Discovery Channel (Europe)
- Country: United Kingdom
- Broadcast area: Iceland; Ukraine; Israel; Czech Republic; Slovakia; Lithuania; Bosnia and Herzegovina; Montenegro; Albania; Macedonia; Cyprus; Greece; Malta; Sub-Saharan Africa, broadcasting MENA channel;
- Headquarters: Amsterdam, Netherlands

Programming
- Picture format: 1080i HDTV (downscaled to 576i for the SD feed)

Ownership
- Owner: Discovery Communications

History
- Launched: 1 April 1989; 37 years ago

Availability

Terrestrial
- DStv: Channel 121 (Discovery Channel Africa)
- Zuku TV: Channel 414 (Discovery Channel Africa)
- ZAP: Channel 127 (Discovery Channel Africa)
- StarTimes: Channel 224 (Discovery Channel Africa)

= Discovery Channel Europe =

Discovery Channel (Europe) is the Pan-European version of the Discovery Channel.

Over the years, the Discovery Channel has been split into many different channels for specific regions. Most language regions in Western Europe now have their own versions of the channel, and the Pan-European is therefore now mostly available in countries in Central and Eastern Europe.

The channel is broadcast from the United Kingdom and holds an Ofcom licence. The channel was registered as "Discovery Channel Europe" until August 2006, when it changed its name to "Discovery (Central & Eastern Europe inc.

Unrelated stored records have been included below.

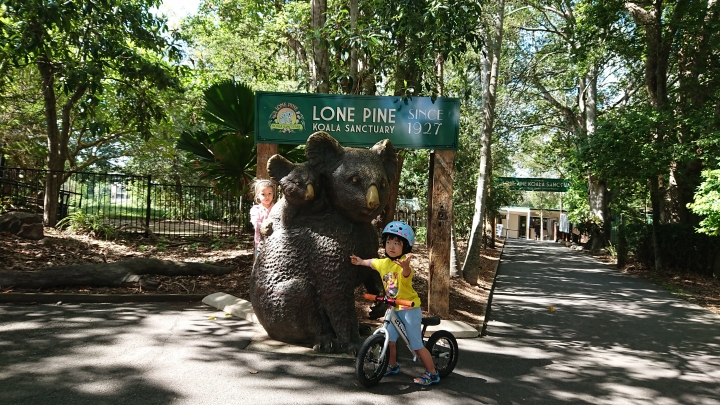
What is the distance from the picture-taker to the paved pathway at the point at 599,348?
4.18 meters

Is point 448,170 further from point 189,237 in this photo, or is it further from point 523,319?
point 189,237

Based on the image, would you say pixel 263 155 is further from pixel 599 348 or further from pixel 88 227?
pixel 88 227

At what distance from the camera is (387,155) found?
509 cm

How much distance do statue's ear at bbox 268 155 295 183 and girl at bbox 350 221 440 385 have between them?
1403mm

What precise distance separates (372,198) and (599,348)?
3566 mm

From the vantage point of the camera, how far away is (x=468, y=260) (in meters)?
10.3

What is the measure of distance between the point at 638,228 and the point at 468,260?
8.31m

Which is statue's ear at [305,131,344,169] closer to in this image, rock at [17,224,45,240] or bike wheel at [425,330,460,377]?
bike wheel at [425,330,460,377]

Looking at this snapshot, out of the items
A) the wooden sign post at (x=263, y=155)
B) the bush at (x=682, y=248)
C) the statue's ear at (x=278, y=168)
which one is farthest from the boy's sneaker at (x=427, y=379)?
the bush at (x=682, y=248)

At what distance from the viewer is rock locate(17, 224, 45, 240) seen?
30.8ft

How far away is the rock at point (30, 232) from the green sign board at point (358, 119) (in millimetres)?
6418

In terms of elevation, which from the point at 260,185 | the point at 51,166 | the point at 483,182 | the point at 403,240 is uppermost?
the point at 51,166

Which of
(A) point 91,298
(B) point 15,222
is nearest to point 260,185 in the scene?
(A) point 91,298

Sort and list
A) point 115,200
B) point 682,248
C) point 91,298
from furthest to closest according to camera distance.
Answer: point 115,200 → point 682,248 → point 91,298
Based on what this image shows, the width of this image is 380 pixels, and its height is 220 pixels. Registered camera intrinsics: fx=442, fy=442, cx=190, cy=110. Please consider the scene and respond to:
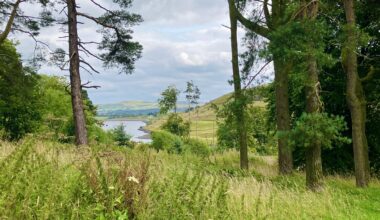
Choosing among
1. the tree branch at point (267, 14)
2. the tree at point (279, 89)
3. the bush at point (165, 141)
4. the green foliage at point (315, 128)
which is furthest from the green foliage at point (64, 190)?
the bush at point (165, 141)

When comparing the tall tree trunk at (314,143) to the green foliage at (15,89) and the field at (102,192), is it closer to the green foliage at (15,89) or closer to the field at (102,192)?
the field at (102,192)

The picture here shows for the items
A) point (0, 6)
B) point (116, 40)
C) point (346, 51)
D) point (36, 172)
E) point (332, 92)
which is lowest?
point (36, 172)

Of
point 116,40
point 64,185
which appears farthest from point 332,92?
point 64,185

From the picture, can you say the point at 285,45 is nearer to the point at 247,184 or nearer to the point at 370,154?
the point at 247,184

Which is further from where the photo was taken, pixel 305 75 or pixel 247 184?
pixel 305 75

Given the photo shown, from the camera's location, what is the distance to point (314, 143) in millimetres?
11781

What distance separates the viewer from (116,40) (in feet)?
66.2

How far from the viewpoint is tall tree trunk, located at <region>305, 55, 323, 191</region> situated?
11.8 metres

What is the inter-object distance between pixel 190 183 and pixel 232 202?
1.59 m

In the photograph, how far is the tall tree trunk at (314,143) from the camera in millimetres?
11758

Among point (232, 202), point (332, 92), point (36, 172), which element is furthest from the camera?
point (332, 92)

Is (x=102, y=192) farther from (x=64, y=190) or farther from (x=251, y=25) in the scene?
(x=251, y=25)

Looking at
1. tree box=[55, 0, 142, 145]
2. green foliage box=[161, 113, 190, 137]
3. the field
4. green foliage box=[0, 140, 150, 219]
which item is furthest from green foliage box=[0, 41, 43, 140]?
green foliage box=[161, 113, 190, 137]

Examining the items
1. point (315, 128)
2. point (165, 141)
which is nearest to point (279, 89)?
point (315, 128)
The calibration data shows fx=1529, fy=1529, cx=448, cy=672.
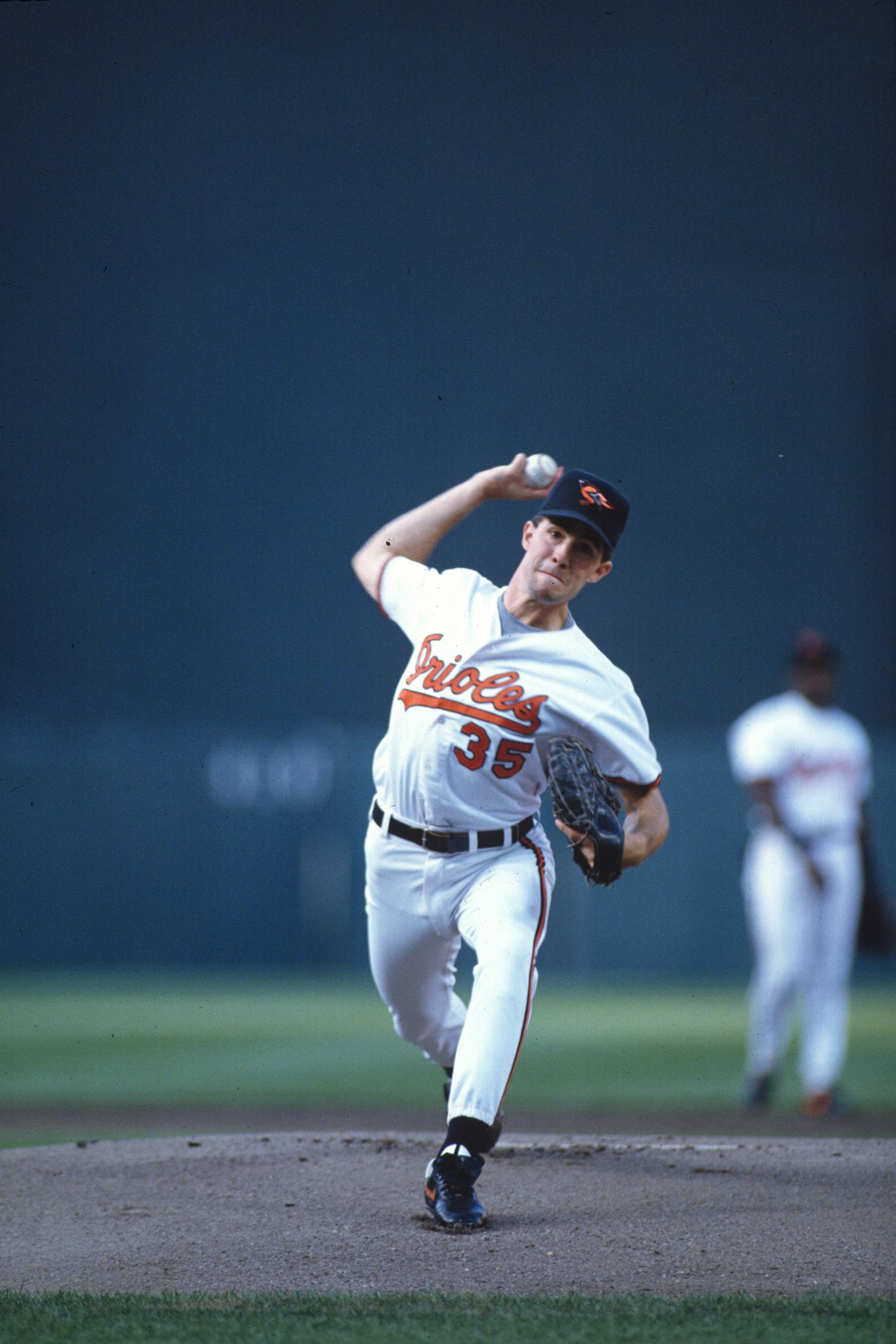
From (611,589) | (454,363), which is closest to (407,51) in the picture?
(454,363)

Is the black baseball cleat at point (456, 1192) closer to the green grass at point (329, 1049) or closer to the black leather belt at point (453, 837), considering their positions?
the black leather belt at point (453, 837)

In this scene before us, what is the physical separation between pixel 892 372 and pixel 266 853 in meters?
7.10

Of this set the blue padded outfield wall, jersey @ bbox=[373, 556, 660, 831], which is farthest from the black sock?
the blue padded outfield wall

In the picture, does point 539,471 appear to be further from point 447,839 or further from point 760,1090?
point 760,1090

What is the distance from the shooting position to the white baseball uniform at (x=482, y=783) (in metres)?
3.37

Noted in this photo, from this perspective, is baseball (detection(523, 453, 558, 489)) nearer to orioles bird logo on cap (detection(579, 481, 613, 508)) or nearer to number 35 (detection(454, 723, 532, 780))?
orioles bird logo on cap (detection(579, 481, 613, 508))

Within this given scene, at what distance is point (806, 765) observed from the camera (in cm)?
648

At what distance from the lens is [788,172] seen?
14.0 m

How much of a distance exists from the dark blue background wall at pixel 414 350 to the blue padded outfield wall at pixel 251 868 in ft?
4.88

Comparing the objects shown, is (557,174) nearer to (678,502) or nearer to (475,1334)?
(678,502)

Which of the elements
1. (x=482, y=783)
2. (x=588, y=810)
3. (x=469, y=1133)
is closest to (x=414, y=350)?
(x=482, y=783)

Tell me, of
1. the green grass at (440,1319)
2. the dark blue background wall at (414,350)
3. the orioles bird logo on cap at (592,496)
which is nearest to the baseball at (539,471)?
the orioles bird logo on cap at (592,496)

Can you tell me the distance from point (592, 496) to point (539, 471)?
22 centimetres

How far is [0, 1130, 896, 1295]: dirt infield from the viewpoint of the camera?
2.80 meters
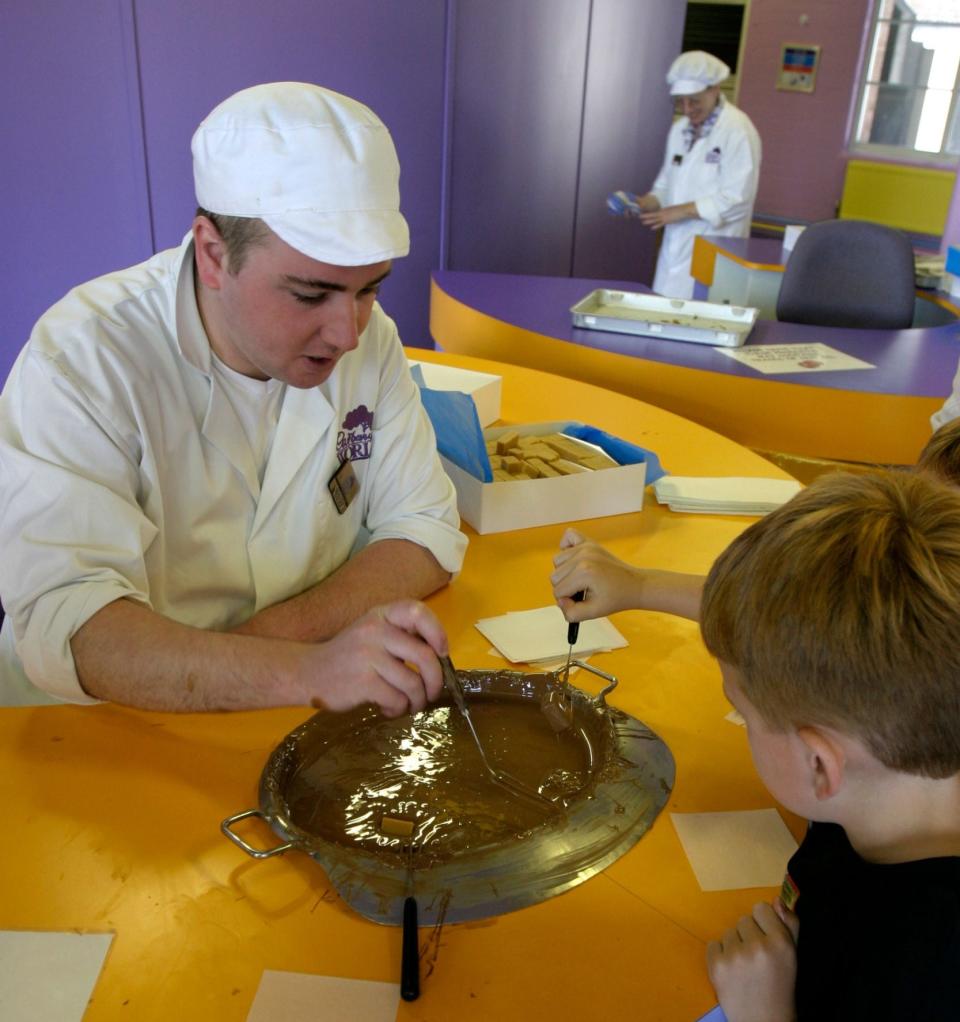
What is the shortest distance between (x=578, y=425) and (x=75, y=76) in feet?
7.36

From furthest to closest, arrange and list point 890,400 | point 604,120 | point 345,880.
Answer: point 604,120, point 890,400, point 345,880

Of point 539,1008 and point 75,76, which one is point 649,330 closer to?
point 75,76

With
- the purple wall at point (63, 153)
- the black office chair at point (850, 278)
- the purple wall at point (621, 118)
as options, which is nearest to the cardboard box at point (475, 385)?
the purple wall at point (63, 153)

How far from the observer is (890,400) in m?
2.43

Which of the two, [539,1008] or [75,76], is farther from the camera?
[75,76]

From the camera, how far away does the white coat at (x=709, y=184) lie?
15.3ft

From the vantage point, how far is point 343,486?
4.81 feet

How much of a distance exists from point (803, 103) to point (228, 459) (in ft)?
25.9

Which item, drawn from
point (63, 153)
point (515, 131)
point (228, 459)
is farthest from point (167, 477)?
point (515, 131)

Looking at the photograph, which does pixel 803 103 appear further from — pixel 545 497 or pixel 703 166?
pixel 545 497

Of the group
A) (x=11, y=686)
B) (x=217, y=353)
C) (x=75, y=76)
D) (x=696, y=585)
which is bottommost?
(x=11, y=686)

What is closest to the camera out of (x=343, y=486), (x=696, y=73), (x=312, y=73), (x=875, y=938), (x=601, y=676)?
(x=875, y=938)

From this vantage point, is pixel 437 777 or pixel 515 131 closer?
pixel 437 777

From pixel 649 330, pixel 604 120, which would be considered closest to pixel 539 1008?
pixel 649 330
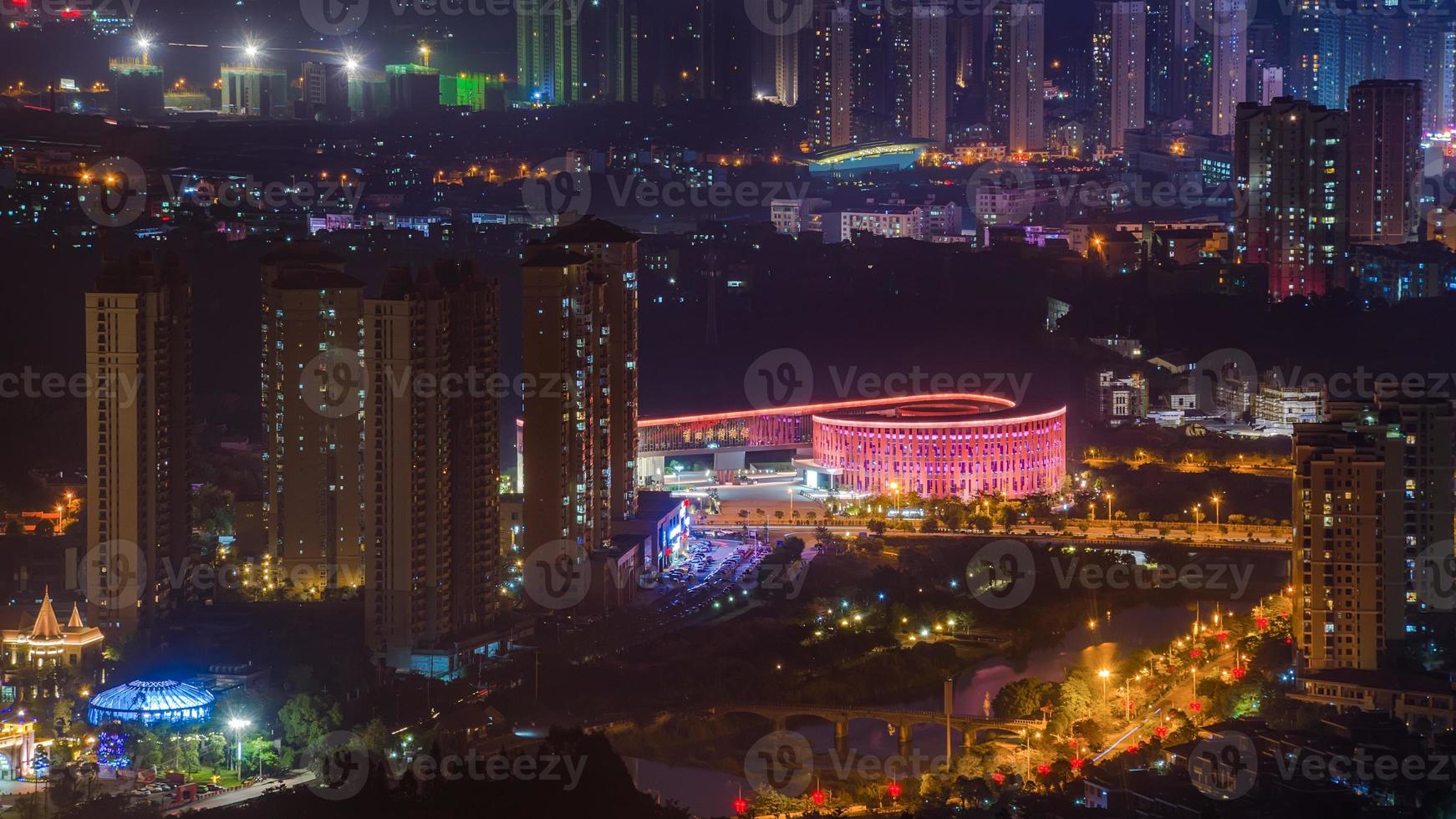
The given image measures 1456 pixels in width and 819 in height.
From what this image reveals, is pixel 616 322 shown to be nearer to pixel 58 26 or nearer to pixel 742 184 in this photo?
pixel 58 26

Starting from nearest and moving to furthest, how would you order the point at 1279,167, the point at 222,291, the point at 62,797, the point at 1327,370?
the point at 62,797
the point at 222,291
the point at 1327,370
the point at 1279,167

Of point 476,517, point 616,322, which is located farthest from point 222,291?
point 476,517

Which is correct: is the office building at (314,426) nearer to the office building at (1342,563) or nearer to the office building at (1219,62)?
the office building at (1342,563)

Russia)". Later it changed back to Discovery Channel (Europe).

Discovery Channel (Europe) was launched from the UK in 1989. It launched on the Astra satellite in 1993. Eventually it split into different channels for different markets:
- Discovery Channel Africa
- Discovery Channel Bulgaria
- Discovery Channel Croatia
- Discovery Channel Denmark
- Discovery Channel Estonia
- Discovery Channel Finland
- Discovery Channel Flanders
- Discovery Channel France
- Discovery Channel Germany
- Discovery Channel Hungary
- Discovery Channel Italy
- Discovery Channel Latvia
- Discovery Channel Netherlands
- Discovery Channel Norway
- Discovery Channel Poland
- Discovery Channel Portugal
- Discovery Channel Romania
- Discovery Channel Russia
- Discovery Channel Serbia
- Discovery Channel Slovenia
- Discovery Channel Spain
- Discovery Channel Sweden

- Discovery Channel Turkey
- Discovery Channel UK and Ireland

Some of the countries that still receive the European version are Iceland, Ukraine, Israel, Czech Republic, Slovakia, Lithuania, Bosnia and Herzegovina, Montenegro, Albania, Macedonia, Cyprus, Greece, Malta and Sub-Saharan Africa.